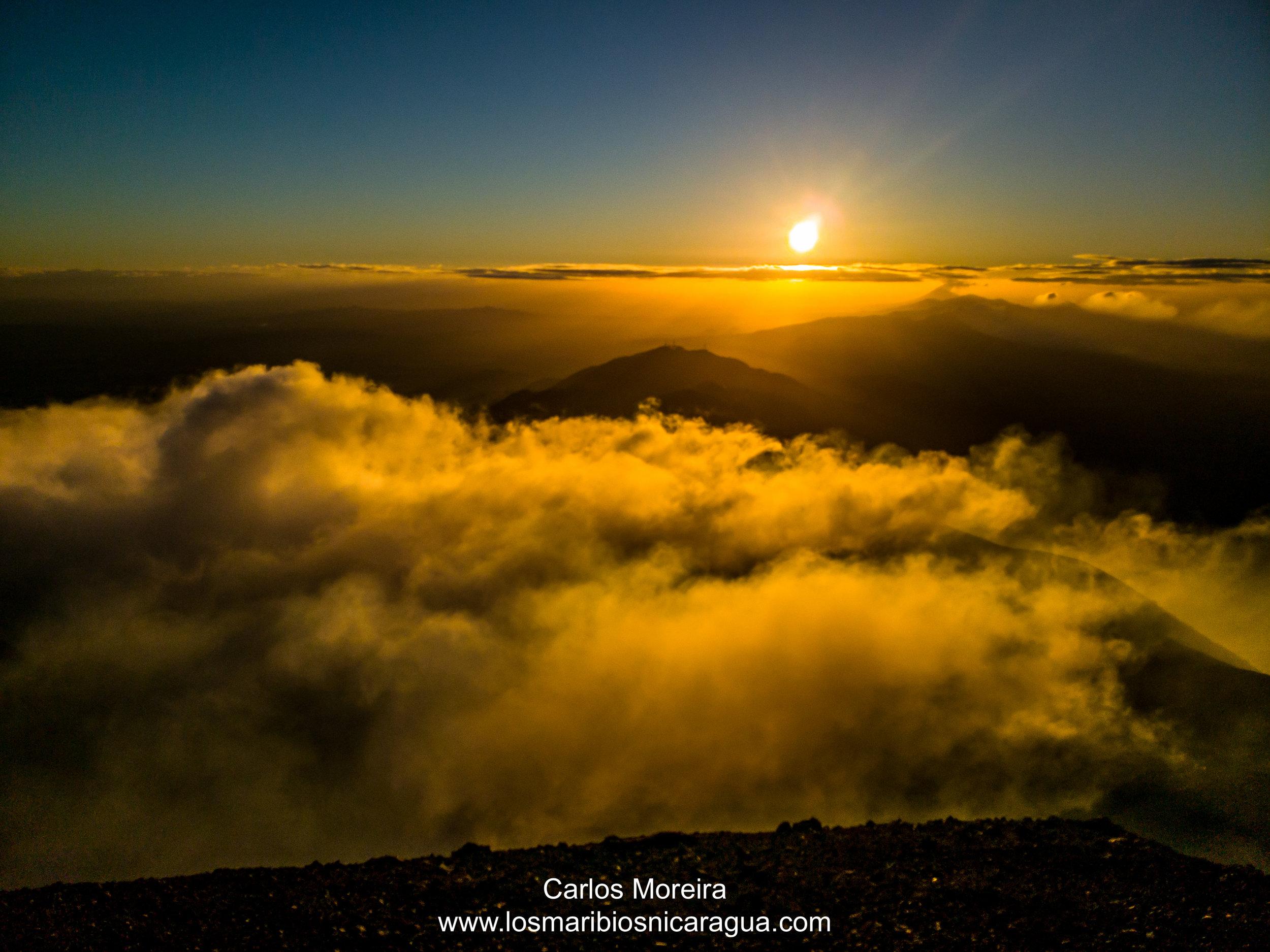 Amanecer desde la cima del Volcan San Cristobal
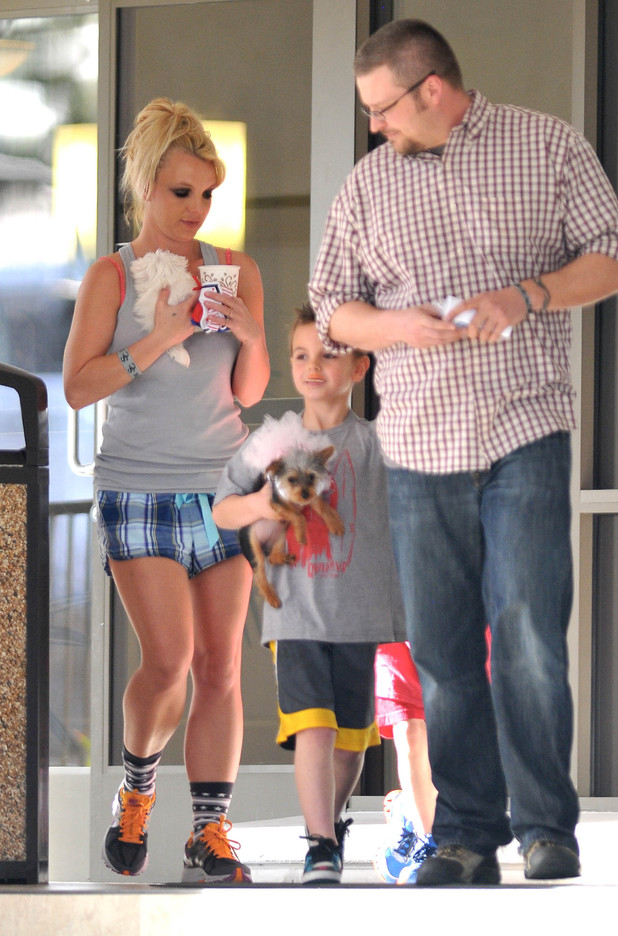 Britney Spears leaves a doggie spa with her sons Sean Preston and Jayden James in Westlake Village, LA.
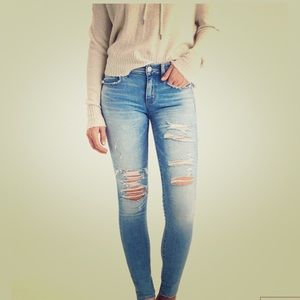 American eagle long ripped jegging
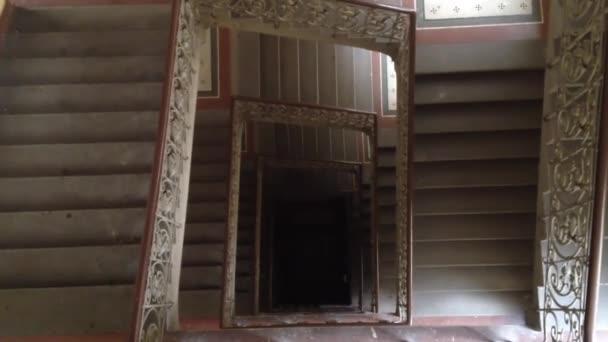 Interiér - kamenné schodiště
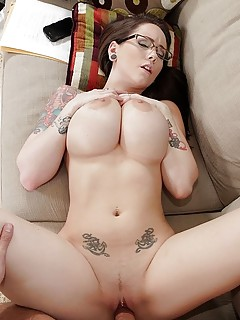 Free Big Busty Tits Pics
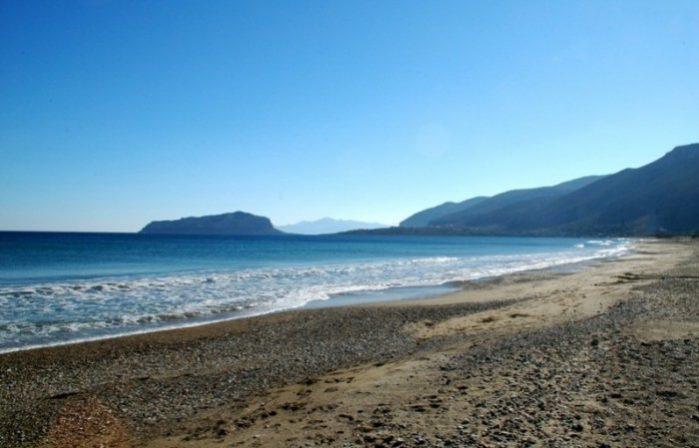 Praia Kastraki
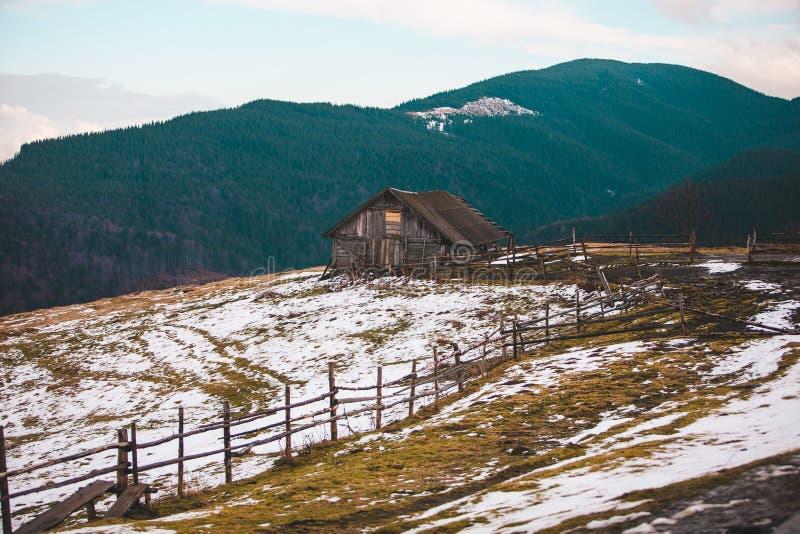 деревянное гор дома старое стоковые фото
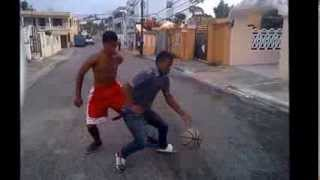 preview picture of video 'NBA basketball callejero'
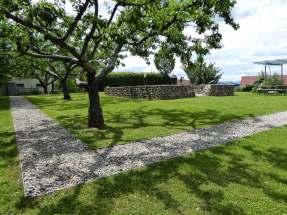 Die Grundmauern des Hauptraumes (cella) eines gallo-römischen Umgangstempel. Er war wohl der Göttin Isis-Noreia geweiht. Die Kieswege markieren den Umgang.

PROBLEM:
Return an exact copy of the data above, apart from any pictures.

ANSWER AREA:
 Amanecer desde la cima del Volcan San Cristobal
 Britney Spears leaves a doggie spa with her sons Sean Preston and Jayden James in Westlake Village, LA.
 American eagle long ripped jegging
 Interiér - kamenné schodiště
 Free Big Busty Tits Pics
 Praia Kastraki
 деревянное гор дома старое стоковые фото
 preview picture of video 'NBA basketball callejero'
 Die Grundmauern des Hauptraumes (cella) eines gallo-römischen Umgangstempel. Er war wohl der Göttin Isis-Noreia geweiht. Die Kieswege markieren den Umgang.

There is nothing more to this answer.